(Collected data entries)
+ + + + + + +
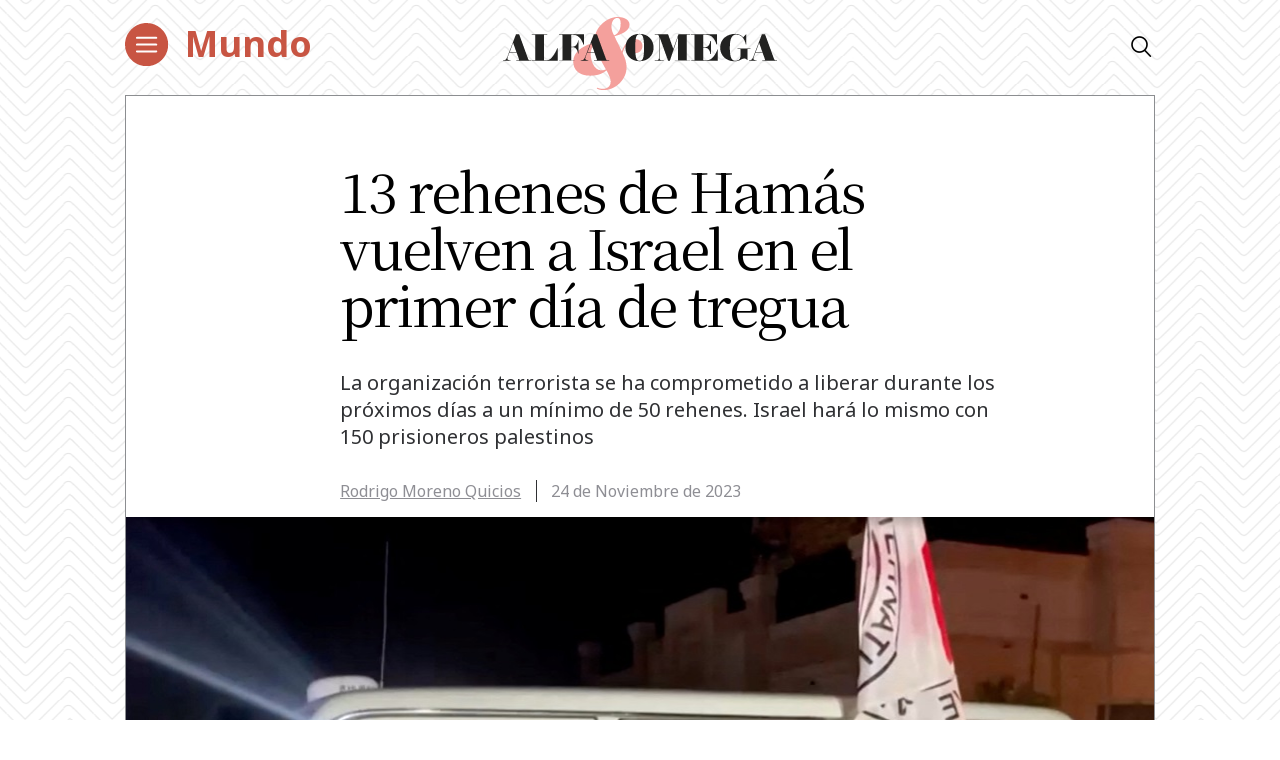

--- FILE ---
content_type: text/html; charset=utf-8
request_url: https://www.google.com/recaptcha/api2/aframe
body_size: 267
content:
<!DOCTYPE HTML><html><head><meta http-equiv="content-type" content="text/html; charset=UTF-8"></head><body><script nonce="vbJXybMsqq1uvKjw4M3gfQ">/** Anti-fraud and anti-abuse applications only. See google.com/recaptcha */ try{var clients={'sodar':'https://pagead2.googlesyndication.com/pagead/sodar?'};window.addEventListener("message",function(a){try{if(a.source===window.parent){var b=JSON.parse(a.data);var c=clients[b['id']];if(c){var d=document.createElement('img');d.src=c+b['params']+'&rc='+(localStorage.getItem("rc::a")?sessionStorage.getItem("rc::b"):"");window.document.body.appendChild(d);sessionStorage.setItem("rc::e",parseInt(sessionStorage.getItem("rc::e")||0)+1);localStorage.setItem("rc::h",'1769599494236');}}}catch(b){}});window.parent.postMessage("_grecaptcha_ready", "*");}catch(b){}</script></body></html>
+ + + + + + +
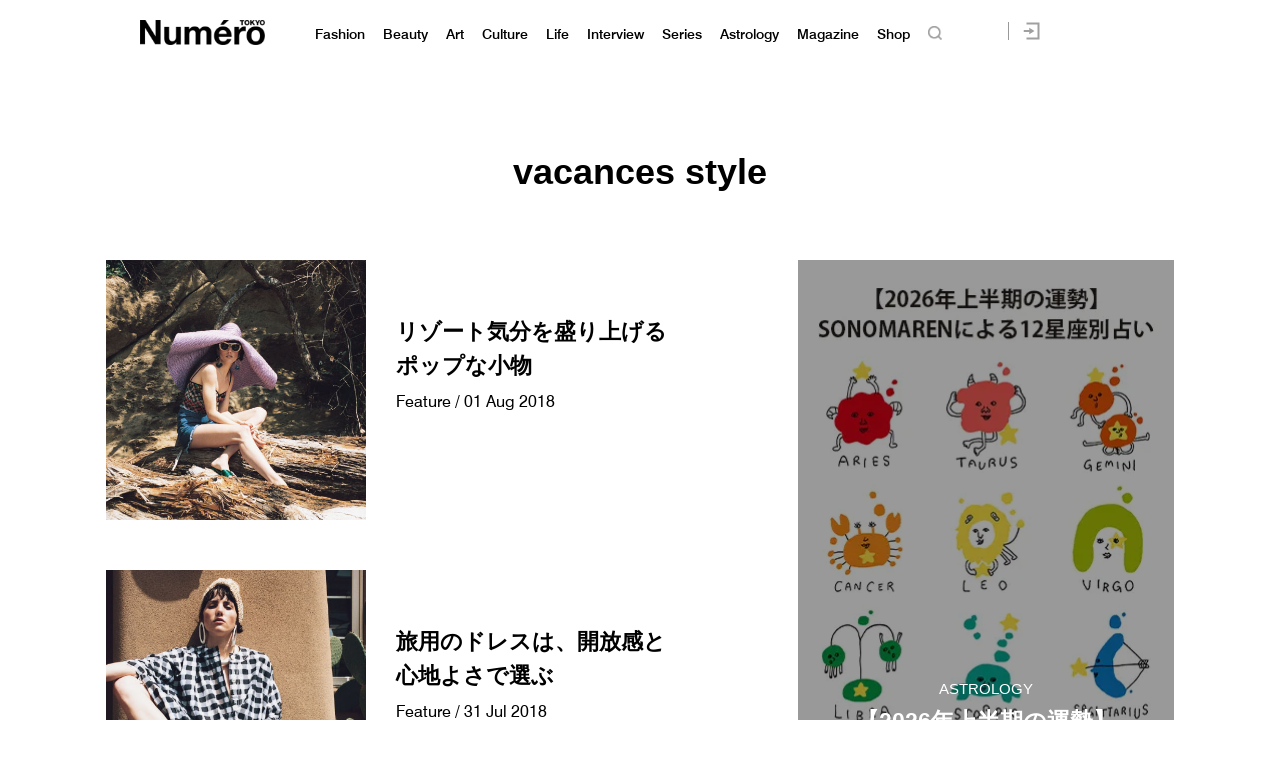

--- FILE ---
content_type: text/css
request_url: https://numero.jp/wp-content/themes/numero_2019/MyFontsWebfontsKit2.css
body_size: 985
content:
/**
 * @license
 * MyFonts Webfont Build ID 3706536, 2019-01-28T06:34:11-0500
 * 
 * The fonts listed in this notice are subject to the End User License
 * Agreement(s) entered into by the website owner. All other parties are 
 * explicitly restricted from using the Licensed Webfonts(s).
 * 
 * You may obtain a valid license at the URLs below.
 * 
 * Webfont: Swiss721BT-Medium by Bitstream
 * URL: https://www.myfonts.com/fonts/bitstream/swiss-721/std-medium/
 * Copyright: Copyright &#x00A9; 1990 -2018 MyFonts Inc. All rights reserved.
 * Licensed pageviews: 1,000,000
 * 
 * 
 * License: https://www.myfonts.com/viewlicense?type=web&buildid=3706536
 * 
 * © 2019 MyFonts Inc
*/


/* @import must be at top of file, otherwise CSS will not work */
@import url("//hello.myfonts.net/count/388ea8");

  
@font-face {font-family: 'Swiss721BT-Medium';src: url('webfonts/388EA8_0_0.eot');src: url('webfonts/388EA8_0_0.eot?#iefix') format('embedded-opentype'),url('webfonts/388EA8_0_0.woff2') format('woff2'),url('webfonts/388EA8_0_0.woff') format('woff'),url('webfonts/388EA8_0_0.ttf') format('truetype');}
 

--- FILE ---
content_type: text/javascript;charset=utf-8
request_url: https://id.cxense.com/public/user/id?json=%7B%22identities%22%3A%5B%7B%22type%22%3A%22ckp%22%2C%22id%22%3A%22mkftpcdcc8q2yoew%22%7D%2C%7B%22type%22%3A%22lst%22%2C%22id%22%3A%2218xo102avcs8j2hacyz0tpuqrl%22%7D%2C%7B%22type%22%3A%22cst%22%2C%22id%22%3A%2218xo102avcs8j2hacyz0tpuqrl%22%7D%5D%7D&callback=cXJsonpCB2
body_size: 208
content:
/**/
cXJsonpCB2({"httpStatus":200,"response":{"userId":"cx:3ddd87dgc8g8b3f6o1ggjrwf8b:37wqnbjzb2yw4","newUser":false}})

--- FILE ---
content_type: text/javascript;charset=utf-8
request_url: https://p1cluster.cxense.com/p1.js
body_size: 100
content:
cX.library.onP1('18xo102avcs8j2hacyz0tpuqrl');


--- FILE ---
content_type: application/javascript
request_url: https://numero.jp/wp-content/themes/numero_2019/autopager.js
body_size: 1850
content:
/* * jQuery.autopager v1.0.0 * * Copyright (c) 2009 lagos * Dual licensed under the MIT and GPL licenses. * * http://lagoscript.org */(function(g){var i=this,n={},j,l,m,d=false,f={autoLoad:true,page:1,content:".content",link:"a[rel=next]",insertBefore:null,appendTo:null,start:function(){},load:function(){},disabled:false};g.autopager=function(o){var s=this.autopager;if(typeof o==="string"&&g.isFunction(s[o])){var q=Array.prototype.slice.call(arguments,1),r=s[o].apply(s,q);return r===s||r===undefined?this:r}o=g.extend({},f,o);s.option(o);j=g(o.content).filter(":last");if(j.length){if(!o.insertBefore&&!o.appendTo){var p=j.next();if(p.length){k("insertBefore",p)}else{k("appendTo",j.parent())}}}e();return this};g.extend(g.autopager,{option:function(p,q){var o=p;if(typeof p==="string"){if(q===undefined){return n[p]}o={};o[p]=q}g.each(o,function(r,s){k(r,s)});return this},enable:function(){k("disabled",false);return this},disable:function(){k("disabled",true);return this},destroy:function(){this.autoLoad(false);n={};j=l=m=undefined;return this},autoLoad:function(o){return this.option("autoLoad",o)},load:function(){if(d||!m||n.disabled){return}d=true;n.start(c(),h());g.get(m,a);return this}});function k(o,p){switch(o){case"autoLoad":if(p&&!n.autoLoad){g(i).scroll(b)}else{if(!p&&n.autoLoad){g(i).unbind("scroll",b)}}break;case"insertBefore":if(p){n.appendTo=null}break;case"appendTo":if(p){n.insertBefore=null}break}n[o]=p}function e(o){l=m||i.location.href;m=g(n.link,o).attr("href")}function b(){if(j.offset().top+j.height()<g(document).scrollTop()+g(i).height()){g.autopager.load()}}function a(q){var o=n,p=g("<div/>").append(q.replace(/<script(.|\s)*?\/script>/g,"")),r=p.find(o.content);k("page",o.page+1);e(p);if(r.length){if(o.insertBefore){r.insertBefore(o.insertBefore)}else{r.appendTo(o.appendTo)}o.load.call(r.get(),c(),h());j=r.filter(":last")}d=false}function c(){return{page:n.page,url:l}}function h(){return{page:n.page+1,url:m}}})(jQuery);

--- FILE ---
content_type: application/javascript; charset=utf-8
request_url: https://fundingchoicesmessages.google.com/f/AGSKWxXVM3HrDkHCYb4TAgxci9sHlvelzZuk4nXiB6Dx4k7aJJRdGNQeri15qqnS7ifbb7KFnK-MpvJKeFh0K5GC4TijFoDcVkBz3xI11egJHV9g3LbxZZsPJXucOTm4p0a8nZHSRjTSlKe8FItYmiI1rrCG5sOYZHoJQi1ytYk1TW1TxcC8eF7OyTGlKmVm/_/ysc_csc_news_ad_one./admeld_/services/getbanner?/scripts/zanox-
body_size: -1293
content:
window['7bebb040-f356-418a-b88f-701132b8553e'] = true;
+ + + + + + +
» **Problem details**
Going through the records, work out how many lines contain the word "numero". Please answer with the number only.

» **Reply**
2